Occorre prestare attenzione, nella stesura del ricorso, a che la narrazione, del “fatto – vicenda processuale” non trasmodi, rispetto all’esigenza di strumentalità logica tra il requisito formale dell’esposizione dei fatti di causa, comma 1, n. 3, ed il contenuto dei motivi per i quali si chiede la cassazione.
Bisogna quindi evitare di intrattenersi su tutte le vicende della lite, concentrando la narrazione soltanto su quei “fatti” che siano strettamente necessari a rendere intellegibili le singole censure espresse nei motivi di ricorso, ossia indispensabili nell’economia delle doglianze veicolate, le quali sostanziano il thema decidendum del giudizio di legittimità.
Accade spesso, invece, che la parte espositiva delle vicende di causa finisca per confliggere con l’esigenza di chiarezza e sinteticità dettata dall’obiettivo di un processo celere.
E tale evenienza si verifica quasi sempre allorchè l’esposizione dei fatti processuali viene realizzata attraverso la pedissequa riproduzione dell’intero e letterale contenuto degli atti processuali, ossia con la tecnica della giustapposizione dei ritagli.

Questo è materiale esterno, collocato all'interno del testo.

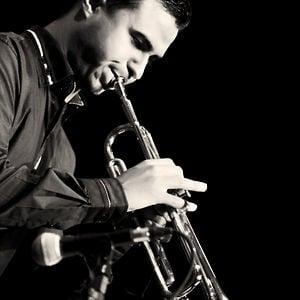 Profile picture for Raphael Sampaio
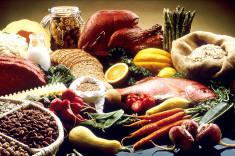 Produits alimentaires (Crédits : US National Cancer Institute, libre de droits)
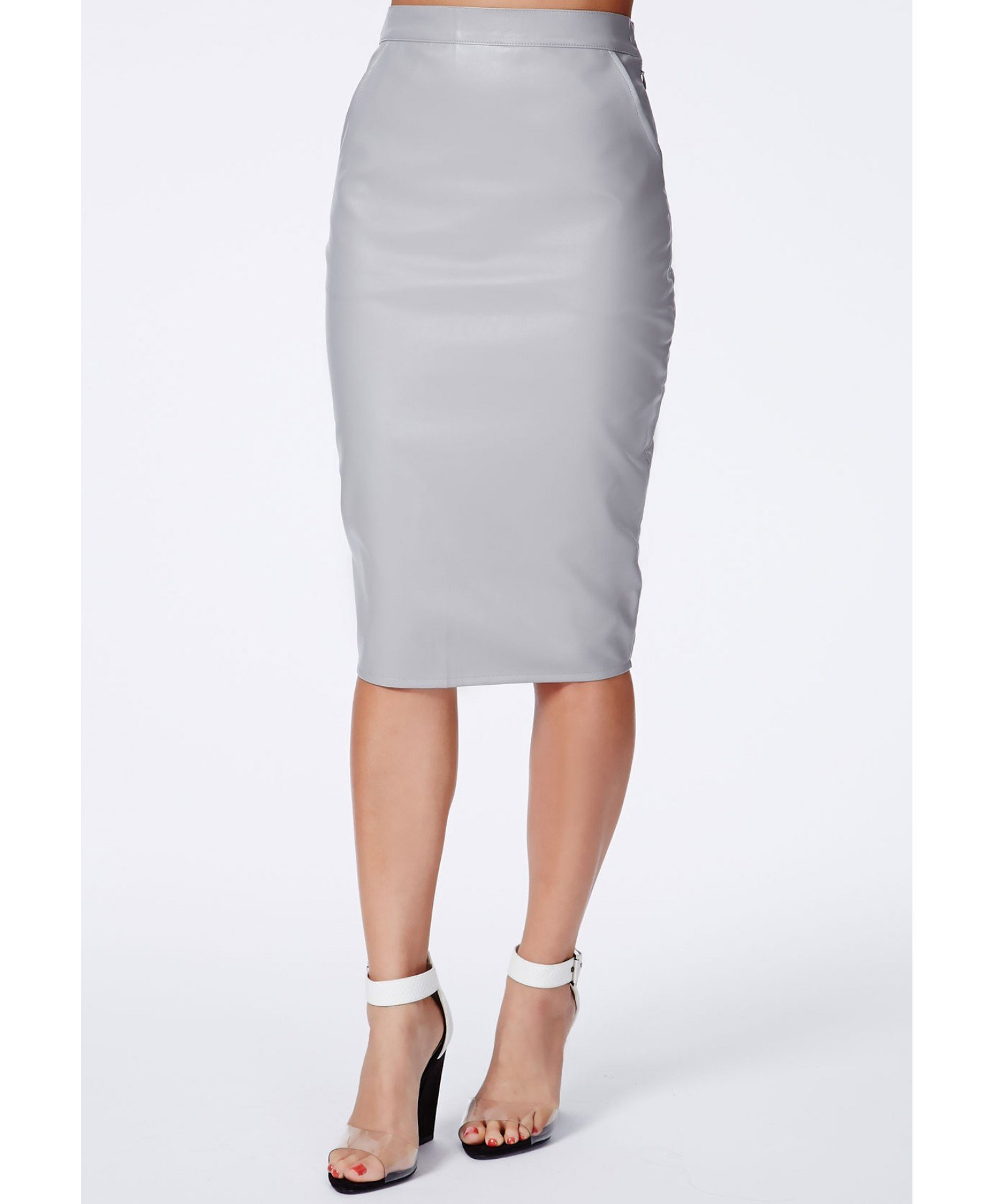 Oasis Clean High Waisted Leather Look Pencil Skirt in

Tale tecnica espositiva finisce, il più delle volte, per impingere in violazione del principio dell’autosufficienza, in quanto vengono così riprodotti atti che introducono, talvolta, profili di diritto e di fatto di cui non vi è cenno nella sentenza impugnata, rimettendo alla Corte di cassazione una delibazione immediata di tali documenti, ovvero un loro diretto apprezzamento in fatto: attività del tutto esulanti dai limiti morfologici propri del giudizio di legittimità.
L’autosufficienza risulterebbe così lesa, perché non si rende di agevole comprensione la questione controversa, difettando il coordinamento tra i profili di censura formulati e il contenuto della sentenza impugnata (cfr Cass. n. 4324 del 2014).

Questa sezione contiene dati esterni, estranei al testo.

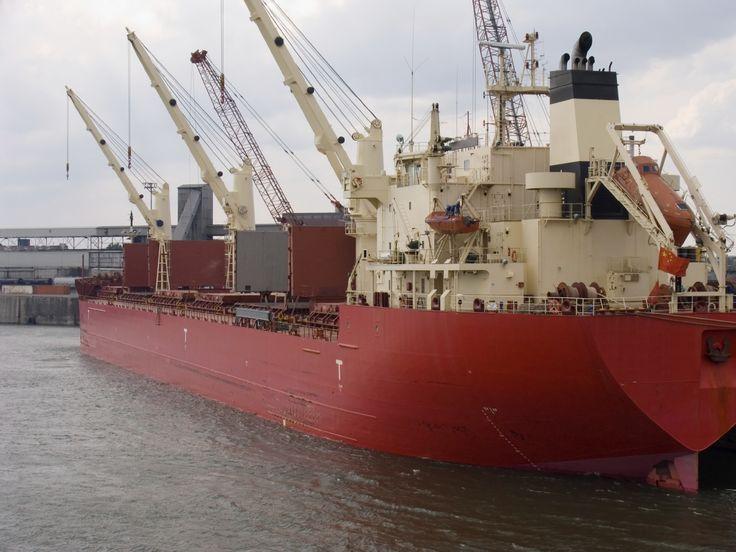 Derek Luxford post as the 'First Gorgon LNG Shipment Departs Australia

Tale tecnica espositiva non trasgredisce alcuna prescrizione formale di ammissibilità e supera lo scoglio di cui all’art. 366 c.p.c., soltanto nel caso in cui si abbia l’accortezza di accompagnare la giustapposizione dei ritagli degli atti processuali delle pregresse fasi di merito con una sintesi dei punti rilevanti per la risoluzione delle questioni dedotte nel motivo di ricorso: ciò che non accade, ovviamente, se, invece, ci si limiti a unificare i vari atti tramite mere proposizioni di collegamento.